PAGE TEXT:
I had a job done by st helens windows. A conservatory, guttering fascias and soffits, all the windows and the front door.

They have just finished and I have had a look around. The canopy on the first floor i noticed did not have any felt from under the tiles into the guttering. i asked them about it and they said that was not included in the price. So i said when i got a quote before they came the roofing guys said they would strip the tiles back and re-felt everything. So i naturally thought if st helens windows were going to do it they would do it properly like i quoted.

However they have offered to re-do the bottom canopy but now im worried that they haven't done the actual roof.

They said that because the roof bit did not have a soffit it did not need refelting. Now again before i went with st helens windows the roofing guys said they would strip back and do everything.

Am i being picky for wanting the felt doing on the roof or are they right in saying it does not need doing?

Please any advice would be great


17th Novemeber, Thank you for your responses they have been informative and very helpful.

We went down to the house and spoke to the lad who came around. He came to put in the drip felting. I cant remember what it was called but it was black plastic thing. He removed the tiles and but it beneath the tiles into the guttering.

DATA PROVIDED:
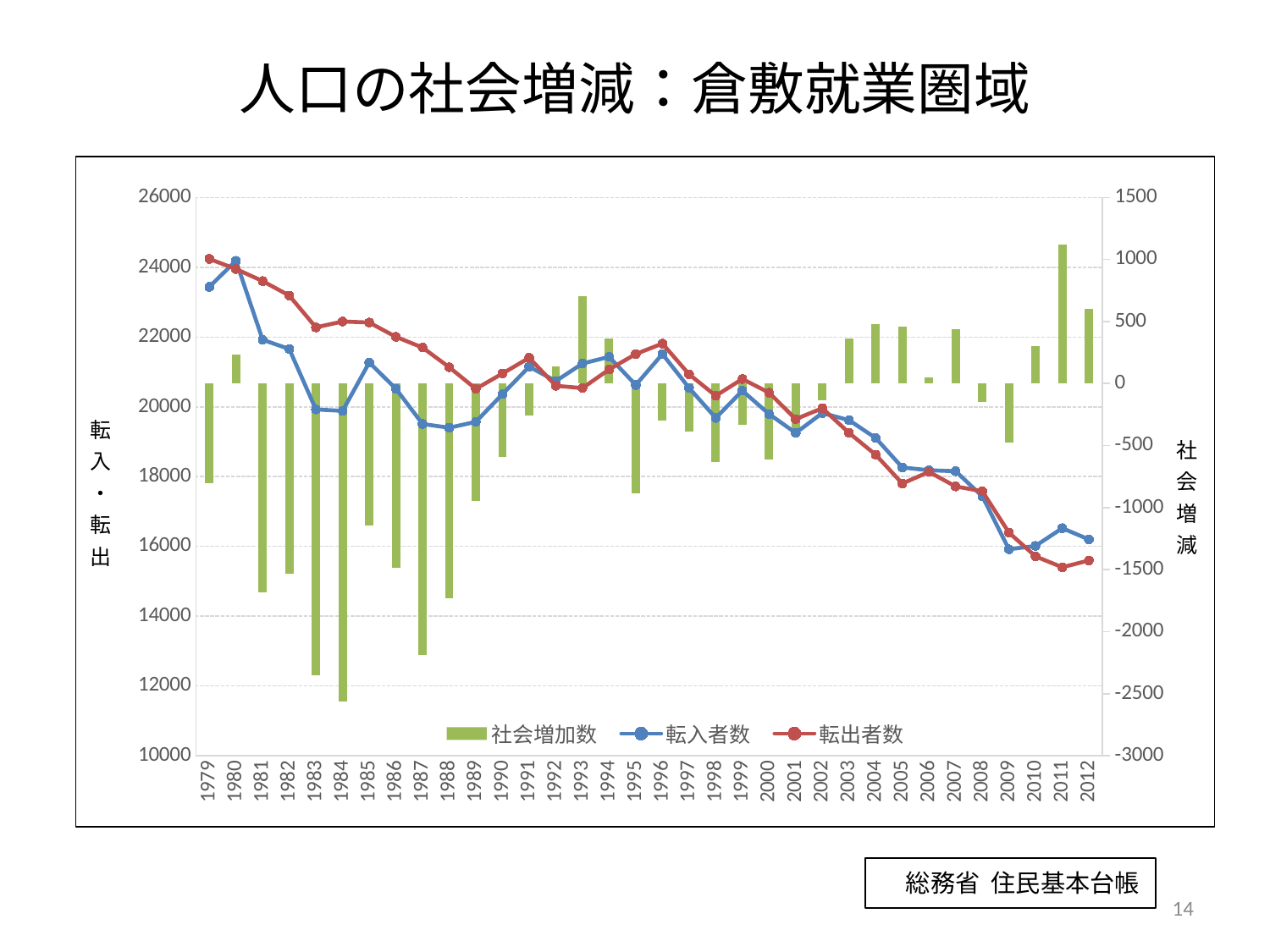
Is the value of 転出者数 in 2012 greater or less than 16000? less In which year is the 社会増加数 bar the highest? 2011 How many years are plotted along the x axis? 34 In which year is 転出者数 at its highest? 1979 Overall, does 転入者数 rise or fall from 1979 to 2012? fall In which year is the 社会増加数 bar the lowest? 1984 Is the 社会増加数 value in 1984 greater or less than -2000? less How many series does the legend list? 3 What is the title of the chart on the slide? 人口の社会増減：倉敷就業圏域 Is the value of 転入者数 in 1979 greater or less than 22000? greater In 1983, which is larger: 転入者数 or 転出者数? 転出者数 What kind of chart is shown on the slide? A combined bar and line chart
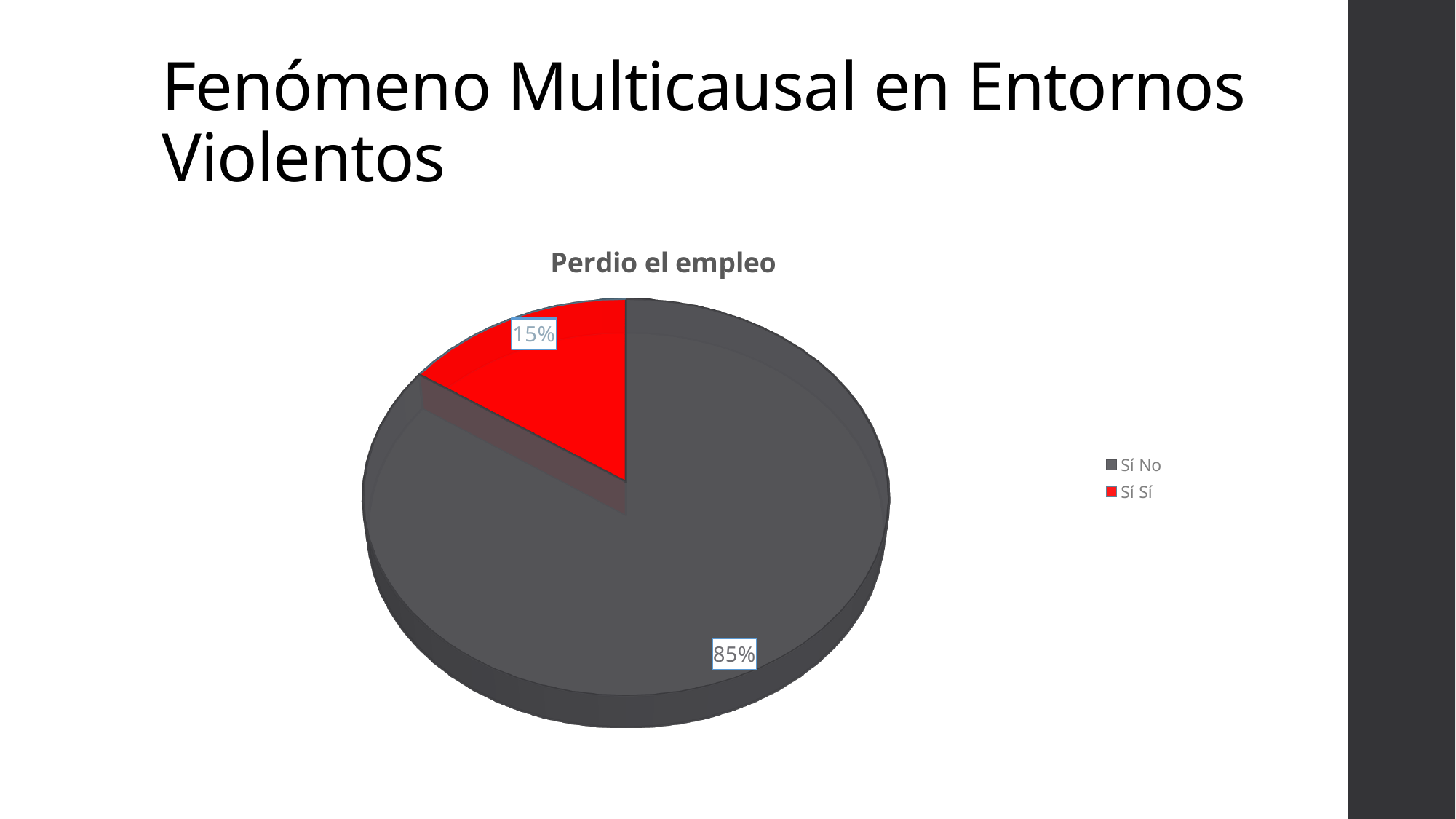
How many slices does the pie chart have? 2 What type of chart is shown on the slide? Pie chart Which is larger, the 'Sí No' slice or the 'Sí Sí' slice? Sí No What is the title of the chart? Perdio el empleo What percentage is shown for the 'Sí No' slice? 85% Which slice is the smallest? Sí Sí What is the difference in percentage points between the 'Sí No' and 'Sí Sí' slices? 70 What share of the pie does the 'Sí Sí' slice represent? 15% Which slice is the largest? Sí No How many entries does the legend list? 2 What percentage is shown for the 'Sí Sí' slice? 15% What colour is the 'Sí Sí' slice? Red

WHAT TO WORK ON:
Pick up the post about the missing felt under the roof tiles where it leaves off and continue it.

OUTPUT FOR THIS EXERCISE:
which I am happy about because it is peace of mind and since we are getting new plastering put in we dont want damp problems.

But still, it would of been nice to be able to trust a company to do the job right first time :(

thanks again



4 Answers from MyBuilder Roofers

Best Answer

You do not actually need felt or drip trays going into your gutters, if your tiles are set at the right gauge from the start then the tiles should lap half way into your gutter. The only time you need felt or drip trays going into your gutters is if the tiles don't allow the rain water to go straight in to your gutters and run behind your fascia into your soffit, a lot of people just say you need them, so they can rip people off and do it anyway. Fact!


Answered 9th Nov 2013

normally the felt starts in your gutter is tacked onto the facia then continues up the roof,when your facias are replaced by a reptuble company the felt is cut behind the facia so the facia can be removed without damaging the felt this is replaced with felt supprt trays for flat tiles or slates they are 1.5mtr long for pan tiles they are fitted with felt support trays with bird guards and are 1mtr long this is a standard problem with facia replacement and most decent companys include this as standard,
unfortunally you seemed to have pick a company that wear large hats and use horses rather than vans. tell them to do the job right.
the biggest problem is if they have just pulled of the facia without cutting the felt first it may have damaged the felt further up the roof than the felt support tray will cover and may need the bottom mtr of felt replaced also.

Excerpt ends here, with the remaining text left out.